_本文_
# # # #
研究課題
基盤研究(C)
本研究では数値流体力学的解析結果を脳動脈瘤に応用することで血管内手術後の脳動脈瘤の再発の予測因子を探索した。その結果血管内手術によってコイルで塞栓された部位の圧力が高まることが危険因子であった。本解析は従来の数値流体力学的解析と同様に全ての患者に同じ条件で行っており、本来異なる個人差に基づいて解析していない点に問題があると考えられた。しかしこの問題は解析による結果の無次元化によって解決し、動脈瘤の再発因子である圧力差は感度100%、特異度93%と高い数値を示した。以上より当初必要と考えられた解析の個別化は不要で、本研究によって数値流体力学的解析による精度の高い治療前の再発予測が可能となった。
# # # #
[抽出データ項目]

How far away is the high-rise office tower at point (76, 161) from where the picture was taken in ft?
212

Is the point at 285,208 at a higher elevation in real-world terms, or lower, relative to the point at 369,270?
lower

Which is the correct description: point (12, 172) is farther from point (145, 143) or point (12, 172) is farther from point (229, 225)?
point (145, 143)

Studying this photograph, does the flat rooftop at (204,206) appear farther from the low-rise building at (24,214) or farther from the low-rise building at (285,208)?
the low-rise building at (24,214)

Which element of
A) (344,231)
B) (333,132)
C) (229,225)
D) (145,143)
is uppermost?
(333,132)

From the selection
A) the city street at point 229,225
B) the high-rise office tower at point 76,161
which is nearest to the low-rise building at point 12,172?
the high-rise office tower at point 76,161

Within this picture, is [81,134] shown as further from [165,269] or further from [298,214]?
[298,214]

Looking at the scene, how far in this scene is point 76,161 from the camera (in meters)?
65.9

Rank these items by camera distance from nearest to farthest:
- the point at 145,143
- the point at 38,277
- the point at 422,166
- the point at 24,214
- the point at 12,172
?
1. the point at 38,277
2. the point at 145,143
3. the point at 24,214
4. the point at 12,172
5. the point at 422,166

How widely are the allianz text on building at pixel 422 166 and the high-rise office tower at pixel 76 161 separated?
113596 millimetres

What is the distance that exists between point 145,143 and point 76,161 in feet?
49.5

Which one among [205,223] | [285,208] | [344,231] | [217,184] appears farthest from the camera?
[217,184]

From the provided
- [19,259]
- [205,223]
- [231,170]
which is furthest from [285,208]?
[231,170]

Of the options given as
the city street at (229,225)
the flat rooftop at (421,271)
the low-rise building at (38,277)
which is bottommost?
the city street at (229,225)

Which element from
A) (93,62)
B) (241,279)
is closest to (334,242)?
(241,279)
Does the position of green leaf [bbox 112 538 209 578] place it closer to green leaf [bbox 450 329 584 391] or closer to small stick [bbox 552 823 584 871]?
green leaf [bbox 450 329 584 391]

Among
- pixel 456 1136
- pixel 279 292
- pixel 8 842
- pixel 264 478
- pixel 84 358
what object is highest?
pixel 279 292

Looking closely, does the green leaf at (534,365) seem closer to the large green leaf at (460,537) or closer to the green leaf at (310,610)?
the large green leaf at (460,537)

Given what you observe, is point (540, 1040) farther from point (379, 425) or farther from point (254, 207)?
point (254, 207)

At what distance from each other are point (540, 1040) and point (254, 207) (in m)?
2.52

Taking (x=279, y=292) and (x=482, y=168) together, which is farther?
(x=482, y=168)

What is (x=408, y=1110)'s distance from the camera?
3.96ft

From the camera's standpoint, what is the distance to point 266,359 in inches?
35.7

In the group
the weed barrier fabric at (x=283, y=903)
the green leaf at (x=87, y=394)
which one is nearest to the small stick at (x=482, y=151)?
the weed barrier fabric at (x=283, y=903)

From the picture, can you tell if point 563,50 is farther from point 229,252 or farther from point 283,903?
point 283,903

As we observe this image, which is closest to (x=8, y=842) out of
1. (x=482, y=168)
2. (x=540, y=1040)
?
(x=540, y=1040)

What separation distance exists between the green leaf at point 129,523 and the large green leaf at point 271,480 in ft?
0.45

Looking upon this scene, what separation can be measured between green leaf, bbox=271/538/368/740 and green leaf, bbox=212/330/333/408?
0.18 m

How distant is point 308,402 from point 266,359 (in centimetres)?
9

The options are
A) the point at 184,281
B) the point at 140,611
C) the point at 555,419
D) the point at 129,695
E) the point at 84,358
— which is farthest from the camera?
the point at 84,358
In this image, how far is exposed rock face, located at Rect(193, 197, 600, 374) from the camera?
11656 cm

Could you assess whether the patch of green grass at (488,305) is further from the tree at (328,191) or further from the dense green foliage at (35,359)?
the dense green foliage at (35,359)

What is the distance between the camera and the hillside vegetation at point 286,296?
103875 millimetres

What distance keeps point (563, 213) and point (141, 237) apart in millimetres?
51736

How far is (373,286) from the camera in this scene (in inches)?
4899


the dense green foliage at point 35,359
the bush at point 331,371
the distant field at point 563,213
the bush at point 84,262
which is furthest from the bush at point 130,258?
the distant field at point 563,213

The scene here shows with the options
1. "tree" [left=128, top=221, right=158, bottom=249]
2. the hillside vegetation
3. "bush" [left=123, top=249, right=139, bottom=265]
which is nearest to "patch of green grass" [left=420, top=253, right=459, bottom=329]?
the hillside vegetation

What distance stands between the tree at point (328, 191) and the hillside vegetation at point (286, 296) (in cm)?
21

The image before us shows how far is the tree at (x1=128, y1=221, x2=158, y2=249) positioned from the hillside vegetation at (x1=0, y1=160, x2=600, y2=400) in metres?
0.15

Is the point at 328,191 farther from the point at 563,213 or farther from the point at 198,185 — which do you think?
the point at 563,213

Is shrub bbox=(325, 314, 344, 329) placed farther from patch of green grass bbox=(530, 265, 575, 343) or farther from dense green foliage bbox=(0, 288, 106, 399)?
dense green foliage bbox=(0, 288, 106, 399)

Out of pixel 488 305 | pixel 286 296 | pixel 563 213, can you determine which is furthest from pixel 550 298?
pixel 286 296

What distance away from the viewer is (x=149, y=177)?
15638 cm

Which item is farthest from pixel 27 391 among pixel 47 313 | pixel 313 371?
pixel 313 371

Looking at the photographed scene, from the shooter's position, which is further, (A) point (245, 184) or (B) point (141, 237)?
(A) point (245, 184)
# # # #
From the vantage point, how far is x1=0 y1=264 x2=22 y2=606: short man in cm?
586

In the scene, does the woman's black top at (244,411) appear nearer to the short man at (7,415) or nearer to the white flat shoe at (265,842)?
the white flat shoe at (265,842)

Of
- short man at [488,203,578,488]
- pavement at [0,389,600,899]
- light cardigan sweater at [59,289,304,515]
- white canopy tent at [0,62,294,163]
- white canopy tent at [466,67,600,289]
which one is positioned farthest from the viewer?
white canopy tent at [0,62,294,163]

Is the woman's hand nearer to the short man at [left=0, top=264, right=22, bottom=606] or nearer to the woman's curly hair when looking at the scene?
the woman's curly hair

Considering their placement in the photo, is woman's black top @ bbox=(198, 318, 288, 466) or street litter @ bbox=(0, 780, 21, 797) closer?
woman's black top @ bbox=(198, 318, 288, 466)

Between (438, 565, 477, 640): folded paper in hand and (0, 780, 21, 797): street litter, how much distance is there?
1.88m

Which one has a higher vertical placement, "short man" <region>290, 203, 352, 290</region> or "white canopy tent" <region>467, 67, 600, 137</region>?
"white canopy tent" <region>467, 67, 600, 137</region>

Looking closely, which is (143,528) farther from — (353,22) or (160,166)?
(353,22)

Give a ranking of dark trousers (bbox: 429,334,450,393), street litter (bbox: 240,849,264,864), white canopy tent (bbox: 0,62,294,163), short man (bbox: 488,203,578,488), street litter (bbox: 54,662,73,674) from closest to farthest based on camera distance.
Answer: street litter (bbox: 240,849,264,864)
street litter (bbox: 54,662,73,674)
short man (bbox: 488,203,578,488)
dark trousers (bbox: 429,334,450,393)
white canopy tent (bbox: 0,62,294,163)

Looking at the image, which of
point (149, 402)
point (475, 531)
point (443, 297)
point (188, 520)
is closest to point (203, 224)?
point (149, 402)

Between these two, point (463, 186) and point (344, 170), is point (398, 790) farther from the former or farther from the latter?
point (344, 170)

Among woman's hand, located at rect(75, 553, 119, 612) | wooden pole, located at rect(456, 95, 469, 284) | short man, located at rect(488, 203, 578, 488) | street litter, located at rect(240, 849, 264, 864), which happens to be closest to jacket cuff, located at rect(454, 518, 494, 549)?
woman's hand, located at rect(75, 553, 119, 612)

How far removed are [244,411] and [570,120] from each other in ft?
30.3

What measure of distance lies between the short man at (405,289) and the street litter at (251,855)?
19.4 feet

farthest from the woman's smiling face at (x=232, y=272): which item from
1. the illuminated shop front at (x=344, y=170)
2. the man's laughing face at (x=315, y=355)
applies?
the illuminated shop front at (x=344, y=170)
# # # #
脳動脈瘤の再発予測に関する本文を、最後の文の後から書き進めなさい。

くも膜下出血の原因である脳動脈瘤の治療は、従来から行われる開頭クリッピング手術は治療後の再発が約1%と少ないが、開頭手術であるため侵襲が大きい欠点がある。一方、瘤内コイル塞栓術は大腿動脈の穿刺によって行えるため侵襲が少ないが、欠点はコイルの継続的な圧縮による動脈瘤の再発で、約10-15%に再治療が必要となる点にある。本研究によって血管内治療後の再発因子を治療前に予測できるようになったため、再発を回避する治療方針をたてることが可能となったことは臨床的に有用で意義深い。